YOUR TASK: Every line with the string "Wochenbett" must be copied from the entries below.

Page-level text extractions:
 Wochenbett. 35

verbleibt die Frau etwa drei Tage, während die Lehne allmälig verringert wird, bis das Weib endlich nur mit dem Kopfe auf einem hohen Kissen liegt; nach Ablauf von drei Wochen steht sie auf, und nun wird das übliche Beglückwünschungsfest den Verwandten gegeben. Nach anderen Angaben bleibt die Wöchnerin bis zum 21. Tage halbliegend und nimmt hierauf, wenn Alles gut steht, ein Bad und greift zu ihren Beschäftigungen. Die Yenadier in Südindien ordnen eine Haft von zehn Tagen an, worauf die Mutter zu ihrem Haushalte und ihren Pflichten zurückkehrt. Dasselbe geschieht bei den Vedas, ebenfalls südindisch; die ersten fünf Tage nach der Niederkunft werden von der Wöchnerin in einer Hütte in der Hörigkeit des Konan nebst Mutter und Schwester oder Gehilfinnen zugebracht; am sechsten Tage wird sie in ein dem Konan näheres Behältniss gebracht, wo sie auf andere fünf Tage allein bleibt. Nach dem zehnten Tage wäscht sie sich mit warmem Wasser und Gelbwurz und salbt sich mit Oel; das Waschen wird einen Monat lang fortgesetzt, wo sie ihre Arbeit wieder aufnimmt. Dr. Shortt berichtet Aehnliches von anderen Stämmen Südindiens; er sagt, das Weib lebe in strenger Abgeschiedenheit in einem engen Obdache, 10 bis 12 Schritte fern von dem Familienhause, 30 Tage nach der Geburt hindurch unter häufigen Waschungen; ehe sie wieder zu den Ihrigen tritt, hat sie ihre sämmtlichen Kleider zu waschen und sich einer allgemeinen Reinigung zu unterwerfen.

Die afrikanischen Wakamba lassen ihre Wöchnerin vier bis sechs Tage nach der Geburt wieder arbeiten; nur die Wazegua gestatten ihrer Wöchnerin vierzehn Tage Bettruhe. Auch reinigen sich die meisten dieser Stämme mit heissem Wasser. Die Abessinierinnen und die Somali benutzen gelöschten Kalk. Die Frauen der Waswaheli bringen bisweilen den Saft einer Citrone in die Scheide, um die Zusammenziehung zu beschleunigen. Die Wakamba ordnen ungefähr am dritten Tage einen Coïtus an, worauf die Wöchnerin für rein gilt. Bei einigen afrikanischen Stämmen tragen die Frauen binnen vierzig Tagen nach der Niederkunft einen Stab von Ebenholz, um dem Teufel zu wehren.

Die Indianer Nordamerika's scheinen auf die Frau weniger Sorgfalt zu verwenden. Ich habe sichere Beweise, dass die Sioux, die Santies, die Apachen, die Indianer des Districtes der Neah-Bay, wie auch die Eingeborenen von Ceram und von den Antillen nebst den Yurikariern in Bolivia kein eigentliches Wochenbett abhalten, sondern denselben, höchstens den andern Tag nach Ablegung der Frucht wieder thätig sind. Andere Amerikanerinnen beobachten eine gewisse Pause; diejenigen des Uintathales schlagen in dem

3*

EXPECTED ANSWER:
 Wochenbett. 35
Die Indianer Nordamerika's scheinen auf die Frau weniger Sorgfalt zu verwenden. Ich habe sichere Beweise, dass die Sioux, die Santies, die Apachen, die Indianer des Districtes der Neah-Bay, wie auch die Eingeborenen von Ceram und von den Antillen nebst den Yurikariern in Bolivia kein eigentliches Wochenbett abhalten, sondern denselben, höchstens den andern Tag nach Ablegung der Frucht wieder thätig sind. Andere Amerikanerinnen beobachten eine gewisse Pause; diejenigen des Uintathales schlagen in dem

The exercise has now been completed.